Le PLQ promet un gel des tarifs des garderies

En matière d’aide à la famille, les libéraux jouent à la fois dans la cour péquiste et dans la cour adéquiste.
Photo: Agence Reuters En matière d’aide à la famille, les libéraux jouent à la fois dans la cour péquiste et dans la cour adéquiste.

Saint-Étienne-Des-Gres — S'il est reporté au pouvoir, Jean Charest s'engage à maintenir le tarif quotidien des services de garde à 7 $, pour toute la durée du prochain mandat. En 2003, il avait fait la même promesse, alors que le tarif était à 5 $, ce qui ne l'avait cependant pas empêché par la suite de l'augmenter à 7 $. «On va les maintenir [les tarifs] pour le mandat. On ne changera pas ça», a-t-il dit hier en conférence de presse.

Le gouvernement Charest s'est aussi donné, par réglementation, la possibilité d'indexer périodiquement le tarif des services de garde à contribution réduite, mais a toujours reporté cette échéance depuis.

Hier, dans un Centre de la petite enfance (CPE), le chef libéral a aussi pris l'engagement de créer 15 000 nouvelles places à contribution réduite, lors d'un prochain mandat. À terme, la mesure alourdira de 195 millions supplémentaires la facture globale des services de garde, qui pourrait atteindre jusqu'à 2,3 milliards d'ici à 2012. Ainsi, en principe, les besoins devraient être comblés, avec un total de 235 000 places disponibles.

Le chef libéral a dit ne voir aucune contradiction dans le fait de s'engager pour tout un mandat à geler le tarif des garderies, tout en adoptant depuis deux jours un ton alarmiste sur la «tempête» économique qui se prépare et son impact sur les finances publiques. «On s'engage parce que, sur ce service-là, nous voulons prioriser les familles, et on fait un lien avec la participation des femmes sur le marché du travail, parce qu'on fait un choix de société», a-t-il expliqué.

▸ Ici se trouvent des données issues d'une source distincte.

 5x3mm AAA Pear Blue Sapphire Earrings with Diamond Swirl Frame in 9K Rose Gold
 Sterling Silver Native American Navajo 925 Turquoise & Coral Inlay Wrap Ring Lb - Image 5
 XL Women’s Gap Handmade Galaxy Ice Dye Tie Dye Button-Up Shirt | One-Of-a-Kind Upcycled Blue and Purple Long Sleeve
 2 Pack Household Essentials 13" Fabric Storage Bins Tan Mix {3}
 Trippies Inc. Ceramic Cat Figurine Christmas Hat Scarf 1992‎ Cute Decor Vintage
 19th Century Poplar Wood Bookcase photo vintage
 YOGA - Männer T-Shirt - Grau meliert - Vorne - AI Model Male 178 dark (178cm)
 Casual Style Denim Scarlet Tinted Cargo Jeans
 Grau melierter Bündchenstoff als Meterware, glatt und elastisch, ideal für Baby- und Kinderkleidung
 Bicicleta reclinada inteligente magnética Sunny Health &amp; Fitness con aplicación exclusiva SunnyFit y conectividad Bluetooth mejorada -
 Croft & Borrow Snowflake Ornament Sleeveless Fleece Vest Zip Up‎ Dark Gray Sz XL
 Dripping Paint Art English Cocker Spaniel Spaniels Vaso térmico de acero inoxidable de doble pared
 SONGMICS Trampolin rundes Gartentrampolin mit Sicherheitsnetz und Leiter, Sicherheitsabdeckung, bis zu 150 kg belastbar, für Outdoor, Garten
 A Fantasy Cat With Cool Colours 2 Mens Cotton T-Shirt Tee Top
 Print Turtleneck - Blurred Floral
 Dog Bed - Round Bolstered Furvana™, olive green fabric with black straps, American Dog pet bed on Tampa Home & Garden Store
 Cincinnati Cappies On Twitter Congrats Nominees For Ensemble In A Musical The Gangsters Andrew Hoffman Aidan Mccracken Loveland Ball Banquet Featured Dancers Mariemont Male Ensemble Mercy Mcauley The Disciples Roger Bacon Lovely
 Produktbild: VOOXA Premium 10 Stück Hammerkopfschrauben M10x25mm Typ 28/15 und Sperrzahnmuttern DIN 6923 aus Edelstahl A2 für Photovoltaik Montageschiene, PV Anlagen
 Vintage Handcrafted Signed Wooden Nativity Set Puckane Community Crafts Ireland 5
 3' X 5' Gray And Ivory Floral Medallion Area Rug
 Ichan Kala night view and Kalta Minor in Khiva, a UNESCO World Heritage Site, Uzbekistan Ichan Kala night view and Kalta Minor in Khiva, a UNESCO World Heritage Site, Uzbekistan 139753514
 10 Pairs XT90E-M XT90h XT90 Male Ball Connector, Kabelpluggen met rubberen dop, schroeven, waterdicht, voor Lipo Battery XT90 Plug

Les libéraux s'engagent aussi à bonifier le crédit d'impôt remboursable pour frais de garde offert aux familles qui font un autre choix que la garderie à 7 $ ou qui n'y ont tout simplement pas accès. Le seuil de revenu familial admissible passe de 80 000 $ à 125 000 $.

Sur le plan politique, l'annonce d'hier montre qu'en matière d'aide à la famille les libéraux jouent à la fois dans la cour péquiste — les garderies à contribution réduite — et dans la cour adéquiste — qui prône plutôt l'approche fiscale. «Cela donne des résultats. Les familles ont davantage d'enfants», a ajouté M. Charest, pour expliquer ses choix politiques en matière de famille.

Par ailleurs, un gouvernement libéral s'engagerait à faire passer de 10 à 15 le nombre de jours de congés sans solde que peut prendre quelqu'un qui doit s'occuper d'un proche.